Aviva turns RAC into standalone business with new management in preparation for a sale
Aviva has taken further steps to turn RAC into a standalone business, fuelling speculation it is preparing to sell the company.
Insurance Times understands Aviva has been separating RAC from the rest of the group, creating new management roles, so it is a standalone business well-positioned for a sale.
Brian Spinks, who was previously Aviva head of corporate marketing has become the latest figure to move over to RAC.
He will join a team led by Angela Seymour-Jackson, who took up a newly-created role of RAC managing director in December last year. She was previously distribution director of Aviva UK life.
Aviva has also created a new role of chief financial officer in recent months, which was taken up Diane Cougill, former UK general insurance chief risk officer.
Another notable face to leave Aviva is David Tyers. He left his role as Aviva director of insurance marketing to become RAC sales and marketing director.
The changes follow in the wake of strong signals from chief executive Andrew Moss in the last six months that there would be a focus on core businesses and a disposal of non-core assets.
Although Aviva was remaining tight-lipped about the changes, Insurance Times understands that Aviva wants RAC as a standalone business so the option for a smooth sale is available when the market conditions are right.
Despite difficulties with its potential deficit, the main company within RAC - called RAC Motoring Services - has been posting profits just above £50m in 2008 and 2009.
When Aviva bought RAC for £1.1bn in 2005, it expected the firm to make £250m pre-tax profits by 2008.
RAC has a breakdown recovery business and an insurance arm with a panel of underwriters.
The potential for an RAC sell-off has been picked up by City analysts.
Panmure Gordon analyst Barrie Cornes, speaking in an analyst note, said: “Having announced a new strategy last year, focused on 12 countries (UK, France, Ireland, Italy, Poland, Spain, Russia, Turkey, Canada, US, China and India) rather than the 28 in which it currently operates, we anticipate that there will be a number of disposals starting, we believe, in the next few months.

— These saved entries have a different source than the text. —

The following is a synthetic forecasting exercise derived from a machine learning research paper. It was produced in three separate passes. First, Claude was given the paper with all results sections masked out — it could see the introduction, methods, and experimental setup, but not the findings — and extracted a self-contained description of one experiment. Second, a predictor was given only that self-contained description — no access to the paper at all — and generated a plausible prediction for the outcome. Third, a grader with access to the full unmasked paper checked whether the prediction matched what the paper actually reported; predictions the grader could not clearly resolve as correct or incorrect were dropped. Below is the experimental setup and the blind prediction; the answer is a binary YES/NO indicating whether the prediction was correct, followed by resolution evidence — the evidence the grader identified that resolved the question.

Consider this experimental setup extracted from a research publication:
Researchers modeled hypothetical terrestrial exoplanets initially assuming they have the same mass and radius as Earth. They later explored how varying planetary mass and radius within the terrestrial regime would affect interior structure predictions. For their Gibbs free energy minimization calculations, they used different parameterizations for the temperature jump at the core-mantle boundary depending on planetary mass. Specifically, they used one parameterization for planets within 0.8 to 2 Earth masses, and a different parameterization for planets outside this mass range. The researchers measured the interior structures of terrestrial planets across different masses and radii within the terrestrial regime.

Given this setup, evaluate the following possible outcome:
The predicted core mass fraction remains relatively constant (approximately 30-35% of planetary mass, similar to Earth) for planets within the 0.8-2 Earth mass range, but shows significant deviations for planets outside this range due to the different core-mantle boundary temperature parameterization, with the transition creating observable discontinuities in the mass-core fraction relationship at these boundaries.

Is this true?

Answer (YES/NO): NO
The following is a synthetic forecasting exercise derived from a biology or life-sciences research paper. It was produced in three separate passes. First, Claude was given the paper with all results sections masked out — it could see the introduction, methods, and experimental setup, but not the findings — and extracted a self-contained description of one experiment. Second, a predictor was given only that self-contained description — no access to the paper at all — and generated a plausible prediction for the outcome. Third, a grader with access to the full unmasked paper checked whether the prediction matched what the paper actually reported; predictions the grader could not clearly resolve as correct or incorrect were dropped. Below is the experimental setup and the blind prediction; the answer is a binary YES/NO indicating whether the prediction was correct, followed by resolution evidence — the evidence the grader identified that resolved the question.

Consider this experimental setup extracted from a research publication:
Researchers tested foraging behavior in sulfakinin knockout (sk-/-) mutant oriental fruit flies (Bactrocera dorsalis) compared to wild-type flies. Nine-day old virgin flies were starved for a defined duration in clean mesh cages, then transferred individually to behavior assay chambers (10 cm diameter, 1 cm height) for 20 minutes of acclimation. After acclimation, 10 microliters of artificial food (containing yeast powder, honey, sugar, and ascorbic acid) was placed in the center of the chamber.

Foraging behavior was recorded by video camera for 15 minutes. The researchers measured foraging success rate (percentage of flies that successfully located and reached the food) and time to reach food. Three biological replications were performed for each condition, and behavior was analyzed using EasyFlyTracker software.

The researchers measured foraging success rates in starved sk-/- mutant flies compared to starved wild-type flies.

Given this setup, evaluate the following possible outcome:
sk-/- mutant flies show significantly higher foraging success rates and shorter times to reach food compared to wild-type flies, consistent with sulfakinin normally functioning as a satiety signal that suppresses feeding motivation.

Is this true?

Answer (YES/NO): NO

"In our view, the RAC business purchased in 2005 for £1.1bn (£566m in cash and the balance in shares) could be one of the businesses considered for disposal given the lack of natural fit with the rest of the UK business.”
Market sources suggested Aviva would not let the business go cheaply, although Aviva would struggle to recoup the £1.1bn in today's market.
A source said: “I’d be surprised if they let the business go for less than they paid for it.”